Stock Price, Market Condition, Halt Armstrong Plan
Lancaster, PA, March 3, 2008--Armstrong World Industries Inc. has quit shopping the company because the company's stock is undervalued and the housing and credit market conditions aren't conducive to a favorable deal.
CEO Michael D. Lockhart revealed the new strategy during a Friday morning conference. The company's fourth-quarter 2007 earnings soared to $19.6 million, or 34 cents a share, compared to $2.2 million, or 4 cents a share, a year earlier.
Armstrong has declared a special cash dividend of $4.50 per share payable on March 31 to shareholders of record on March 11.
That cash dividend represents a total payment of about $260 million.
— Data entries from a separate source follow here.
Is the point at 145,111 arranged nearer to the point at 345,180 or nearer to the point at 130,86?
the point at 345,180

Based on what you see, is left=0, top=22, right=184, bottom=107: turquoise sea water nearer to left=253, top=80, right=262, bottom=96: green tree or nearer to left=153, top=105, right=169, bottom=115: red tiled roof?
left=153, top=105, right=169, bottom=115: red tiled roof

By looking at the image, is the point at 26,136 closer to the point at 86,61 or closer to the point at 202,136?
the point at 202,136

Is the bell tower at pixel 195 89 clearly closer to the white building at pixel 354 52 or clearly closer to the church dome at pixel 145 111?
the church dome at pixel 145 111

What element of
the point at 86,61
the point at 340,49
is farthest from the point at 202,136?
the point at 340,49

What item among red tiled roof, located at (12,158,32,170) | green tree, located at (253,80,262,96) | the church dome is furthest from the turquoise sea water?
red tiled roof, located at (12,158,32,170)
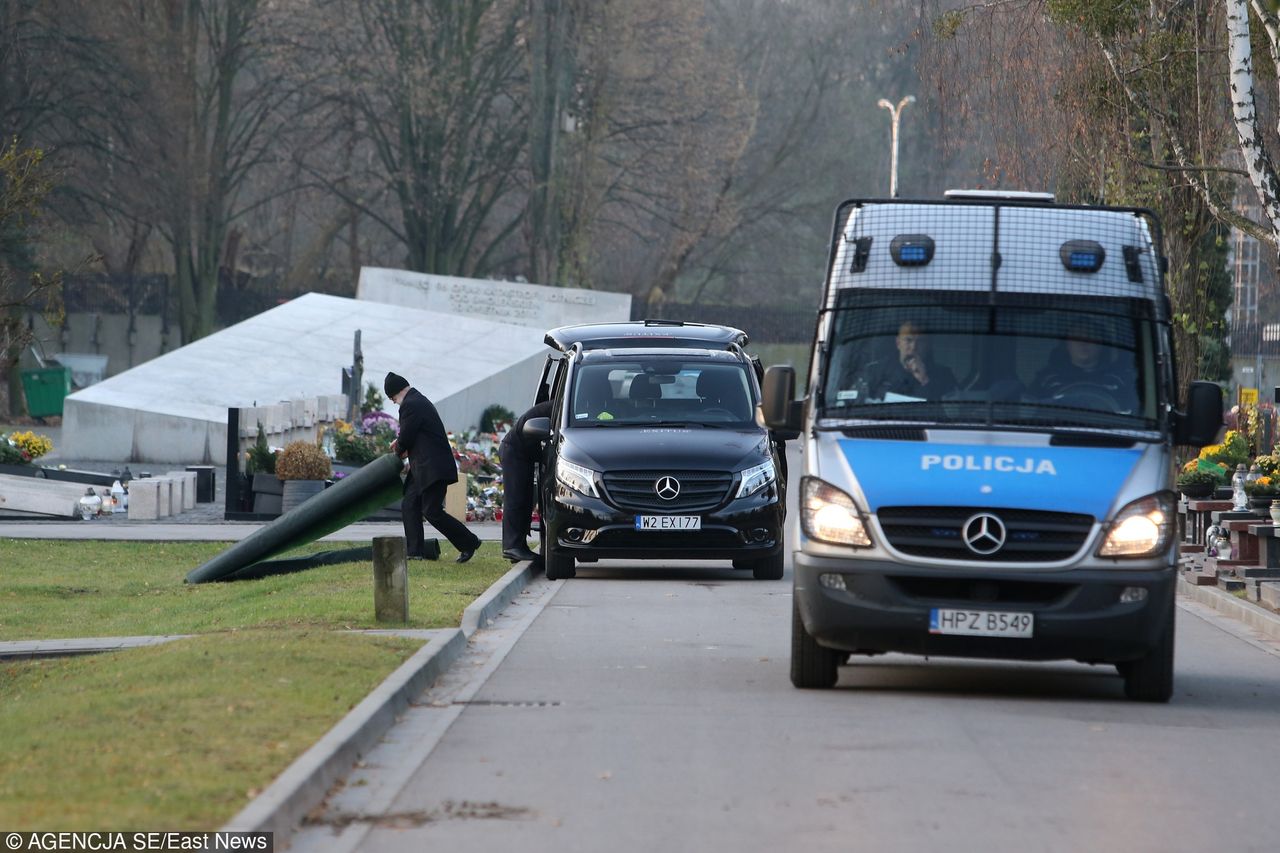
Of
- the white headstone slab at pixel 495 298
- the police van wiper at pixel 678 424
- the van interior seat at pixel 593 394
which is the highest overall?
the white headstone slab at pixel 495 298

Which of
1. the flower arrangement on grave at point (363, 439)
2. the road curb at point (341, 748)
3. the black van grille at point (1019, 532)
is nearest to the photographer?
the road curb at point (341, 748)

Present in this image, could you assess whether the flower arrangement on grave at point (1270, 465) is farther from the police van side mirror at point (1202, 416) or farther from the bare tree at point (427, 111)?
the bare tree at point (427, 111)

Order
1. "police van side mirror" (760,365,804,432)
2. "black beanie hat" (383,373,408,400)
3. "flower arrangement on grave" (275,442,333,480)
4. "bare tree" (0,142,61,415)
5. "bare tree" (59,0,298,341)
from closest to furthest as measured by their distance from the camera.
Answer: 1. "police van side mirror" (760,365,804,432)
2. "black beanie hat" (383,373,408,400)
3. "bare tree" (0,142,61,415)
4. "flower arrangement on grave" (275,442,333,480)
5. "bare tree" (59,0,298,341)

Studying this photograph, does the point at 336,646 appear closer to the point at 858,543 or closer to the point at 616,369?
the point at 858,543

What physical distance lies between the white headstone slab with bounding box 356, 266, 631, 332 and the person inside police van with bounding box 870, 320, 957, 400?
4037 centimetres

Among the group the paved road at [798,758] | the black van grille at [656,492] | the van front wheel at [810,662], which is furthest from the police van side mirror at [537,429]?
the van front wheel at [810,662]

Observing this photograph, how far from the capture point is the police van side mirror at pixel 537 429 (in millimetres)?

Lockhart said another $240 million in dividends would distributed this year if Armstrong's business performs as expected.
"We've always said there is no reason to pile up cash if we don't see a strategic need for it," Lockhart said. "I think the only reason we're waffling a little bit about it is we're in a pretty uncertain world."
Armstrong's share price soared more than 11 percent Friday and closed up 8.7 percent at $36 per share on a day when the market dropped more than 315 points.
According to Armstrong's fourth-quarter earnings report, the wood-flooring division prospered, with profits rising to $14.1 million from $10.2 million on the strength of improved manufacturing productivity and a more profitable mix of products sold.
But like the cabinet-sales division, the resilient-flooring division fared worse in the quarter.
Resilient flooring posted a loss of $7.3 million, versus a profit of $300,000 in the 2006 quarter, due to a slump in Europe.